* [Your goal]:
Pull out every line of the items below that contains the word "door", treating uppercase and lowercase as different.

* [Provided data]:

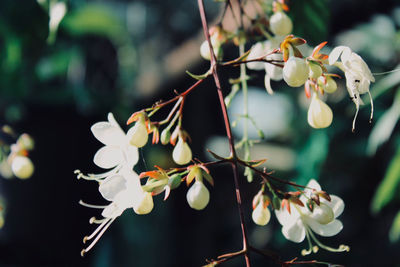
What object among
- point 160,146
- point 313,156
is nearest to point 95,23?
point 160,146

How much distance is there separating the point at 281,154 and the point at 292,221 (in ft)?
4.18

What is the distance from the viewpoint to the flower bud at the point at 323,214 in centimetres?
42

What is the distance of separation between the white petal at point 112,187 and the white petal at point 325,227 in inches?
7.0

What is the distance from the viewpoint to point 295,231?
0.46 m

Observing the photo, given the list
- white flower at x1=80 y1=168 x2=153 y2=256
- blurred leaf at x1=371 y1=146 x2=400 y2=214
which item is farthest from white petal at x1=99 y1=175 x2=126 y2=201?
blurred leaf at x1=371 y1=146 x2=400 y2=214

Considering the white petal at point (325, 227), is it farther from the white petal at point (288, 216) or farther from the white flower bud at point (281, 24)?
the white flower bud at point (281, 24)

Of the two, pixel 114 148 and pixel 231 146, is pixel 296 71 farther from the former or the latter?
pixel 114 148

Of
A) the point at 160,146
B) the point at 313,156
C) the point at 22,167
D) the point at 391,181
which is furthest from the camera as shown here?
the point at 160,146

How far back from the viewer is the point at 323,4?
604mm

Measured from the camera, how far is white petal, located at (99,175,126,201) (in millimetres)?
402

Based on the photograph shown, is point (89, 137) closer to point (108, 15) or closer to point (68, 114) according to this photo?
point (68, 114)

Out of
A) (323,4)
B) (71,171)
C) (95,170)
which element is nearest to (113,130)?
Result: (323,4)

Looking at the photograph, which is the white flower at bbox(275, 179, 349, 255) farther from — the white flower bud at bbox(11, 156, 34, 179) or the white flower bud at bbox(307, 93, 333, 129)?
the white flower bud at bbox(11, 156, 34, 179)

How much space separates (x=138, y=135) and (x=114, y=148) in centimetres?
4
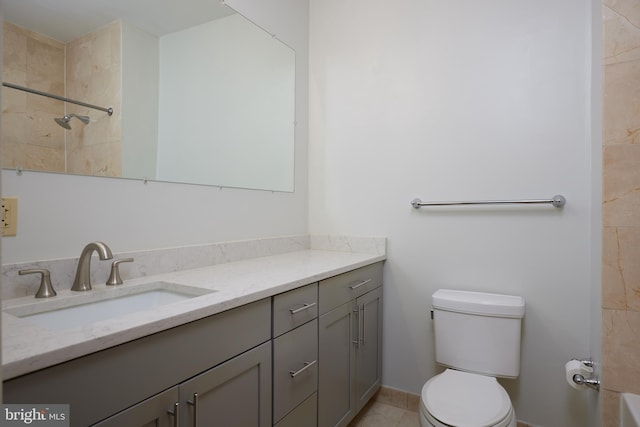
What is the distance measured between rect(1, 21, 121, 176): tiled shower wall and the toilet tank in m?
1.55

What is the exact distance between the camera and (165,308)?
0.96 meters

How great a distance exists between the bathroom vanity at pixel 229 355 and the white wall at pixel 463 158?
35 centimetres

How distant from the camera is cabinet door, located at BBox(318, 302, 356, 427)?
1522mm

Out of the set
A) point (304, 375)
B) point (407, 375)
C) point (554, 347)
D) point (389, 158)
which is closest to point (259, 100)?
point (389, 158)

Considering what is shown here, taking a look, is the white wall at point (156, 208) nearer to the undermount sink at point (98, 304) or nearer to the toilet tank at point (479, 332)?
the undermount sink at point (98, 304)

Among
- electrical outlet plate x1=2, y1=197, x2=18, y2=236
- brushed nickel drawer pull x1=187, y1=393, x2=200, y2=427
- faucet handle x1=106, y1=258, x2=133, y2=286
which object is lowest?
brushed nickel drawer pull x1=187, y1=393, x2=200, y2=427

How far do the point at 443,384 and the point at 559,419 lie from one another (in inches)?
26.9

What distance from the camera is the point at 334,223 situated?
2293mm

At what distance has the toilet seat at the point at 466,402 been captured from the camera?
1276 mm

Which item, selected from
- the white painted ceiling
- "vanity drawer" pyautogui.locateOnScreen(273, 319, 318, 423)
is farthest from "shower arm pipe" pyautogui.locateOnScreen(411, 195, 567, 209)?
the white painted ceiling

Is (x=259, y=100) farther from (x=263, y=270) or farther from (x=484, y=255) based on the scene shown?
(x=484, y=255)

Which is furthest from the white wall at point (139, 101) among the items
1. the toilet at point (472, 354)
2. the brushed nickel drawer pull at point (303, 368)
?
the toilet at point (472, 354)

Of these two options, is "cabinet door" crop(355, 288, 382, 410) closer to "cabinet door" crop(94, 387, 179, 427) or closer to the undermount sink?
the undermount sink

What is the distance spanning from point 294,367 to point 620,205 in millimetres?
1327
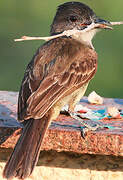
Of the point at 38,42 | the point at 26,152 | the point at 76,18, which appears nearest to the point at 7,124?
the point at 26,152

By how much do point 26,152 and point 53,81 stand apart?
0.81 m

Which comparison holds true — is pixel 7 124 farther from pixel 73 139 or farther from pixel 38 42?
pixel 38 42

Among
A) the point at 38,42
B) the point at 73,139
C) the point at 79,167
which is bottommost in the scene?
the point at 38,42

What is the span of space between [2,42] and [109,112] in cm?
1032

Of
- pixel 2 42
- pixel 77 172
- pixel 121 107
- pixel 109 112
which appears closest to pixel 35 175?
pixel 77 172

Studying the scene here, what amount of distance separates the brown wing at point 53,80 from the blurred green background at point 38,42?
5.87m

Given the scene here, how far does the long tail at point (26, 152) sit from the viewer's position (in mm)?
5504

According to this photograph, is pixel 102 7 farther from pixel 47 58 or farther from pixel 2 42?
pixel 47 58

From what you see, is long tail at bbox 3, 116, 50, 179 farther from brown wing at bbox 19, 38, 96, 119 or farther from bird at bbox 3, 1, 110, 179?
brown wing at bbox 19, 38, 96, 119

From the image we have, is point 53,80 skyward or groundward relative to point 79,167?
skyward

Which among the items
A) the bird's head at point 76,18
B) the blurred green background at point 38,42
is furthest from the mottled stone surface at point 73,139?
the blurred green background at point 38,42

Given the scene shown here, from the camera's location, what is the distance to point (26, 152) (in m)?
5.66

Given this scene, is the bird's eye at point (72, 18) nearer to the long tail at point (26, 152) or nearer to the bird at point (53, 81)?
the bird at point (53, 81)

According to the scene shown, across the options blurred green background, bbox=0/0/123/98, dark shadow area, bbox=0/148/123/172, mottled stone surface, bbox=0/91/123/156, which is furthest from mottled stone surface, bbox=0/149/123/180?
blurred green background, bbox=0/0/123/98
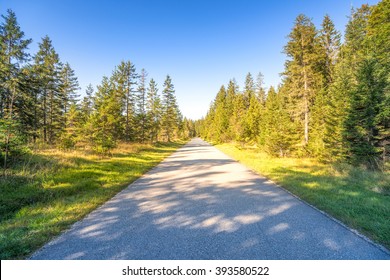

* [Task response]:
How distant from the camera is cabinet door, located at BBox(318, 302, 356, 427)?
Of these two options, is "cabinet door" crop(355, 288, 382, 410) closer to "cabinet door" crop(94, 387, 179, 427) or closer to the undermount sink?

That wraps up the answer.